1974: A Personal History, by Francine Prose
Francine Prose married young, in her final semester at Radcliffe. The match was imperfect, and she and her husband both suffered. The cultural winds blew against them. The great music emerging from the car stereo was zero help. “The music we loved had come to seem like a reproach, a reminder: Someone is in love, but it isn’t you, and you will never feel like that again,” Prose writes in her new memoir, “1974: A Personal History.”
Monogamy, she adds, “seemed embarrassing, hopelessly square and old-fashioned. The culture encouraged, expected and all but insisted upon erotic restlessness. Sex was free; sex was everywhere, a source of wonder, pleasure and heat without the chilling effect of familiarity and repetition.”
Within three years she was divorced. By 1974, when she was 26, she was spending more time in San Francisco and less time in Cambridge, where she had been in graduate school. Out west, she felt unfettered and alive (she was a Joni Mitchell fan). She lived with a bohemian older couple. They all existed on good coffee and “avocado sandwiches on San Francisco sourdough bread with mayo, black pepper and alfalfa sprouts.”
That year, at a poker game in the apartment, she met Tony Russo. Along with Daniel Ellsberg, Russo leaked the Pentagon Papers, which laid bare America’s perfidy in Vietnam. Published in The New York Times in 1971, the papers, in Prose’s summary, “confirmed what the antiwar movement had never been able to prove: Our presence in Vietnam was unwanted. We’d committed war crimes.”
Russo was a countercultural and free-speech hero. He had spent 47 days in jail for refusing to testify against Ellsberg. He worked for NASA and later the RAND Corporation, where he was involved in a study of how Vietcong prisoners were interrogated, and some of their stories moved him deeply. By the time Prose met him, he was paranoid and unemployed. “An aura of unease surrounded him,” Prose writes, “the faint distressing buzz of an electrical panel with a burnt fuse and some wires pulled loose.”

## Data shown
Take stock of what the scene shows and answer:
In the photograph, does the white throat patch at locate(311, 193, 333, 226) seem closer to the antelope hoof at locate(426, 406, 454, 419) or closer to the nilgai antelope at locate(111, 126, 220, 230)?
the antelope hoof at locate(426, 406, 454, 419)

## Exercise task 1
List each ingredient of the sandwiches mentioned in the passage about Francine Prose's memoir "1974: A Personal History."
## Exercise task 2
Continue the passage about Francine Prose's memoir "1974: A Personal History" from its last sentence.

## Expected answer 1
Avocado, San Francisco sourdough bread, mayo, black pepper, alfalfa sprouts

## Expected answer 2
Russo was charismatic, though, a Virginia-born charmer with a Southern accent. Prose had a thing for bad boys. Here was antiwar royalty. He was 10 years older. Before long they were riding around in his old, putty-colored Buick and talking all night, while he chain-smoked Camels.
Was it a love affair? Not quite. The sex was minimal and awkward. But there was something between them, if briefly, and that something is among the primary subjects of this memoir, which despite its darts of insight and many flashes of good writing remains lukewarm and distant. They didn’t know each other that well. Prose nonetheless hangs a great deal of her memoir on Russo and rehashes the well-known issues surrounding the Pentagon Papers themselves. Russo explains his past in long monologues.
There is more here. Prose is at work figuring out who she was in 1974, before she returned home to New York the following year. She writes, perceptively, “One danger of writing about yourself is that you may learn things about yourself that you don’t want to know.”
On the one hand, Prose was on the run from a borderline breakdown she’d had in Cambridge. She’d become an agoraphobe, unable to leave her apartment. She was fragile. Even thunderstorms threatened her sanity. She spent a lot of time consulting the I Ching. “I had absolutely no idea where I belonged in the universe or what I was going to do,” she writes. In her flight west she resembled a latter-day Charlotte Perkins Gilman, who moved to Pasadena from New England to recover from the postpartum depression she described in “The Yellow Wallpaper” (1892).
On the other hand, Prose seems to have been one of the great overachievers of her era. She had a coddled upbringing. Both her parents were doctors. By 1974 she had published two well-received novels and was at work on her third. She had done a good deal of foreign travel and spent time writing in an apartment in Bombay with a view of the Arabian Sea. She had many far-flung friends she could drop in on.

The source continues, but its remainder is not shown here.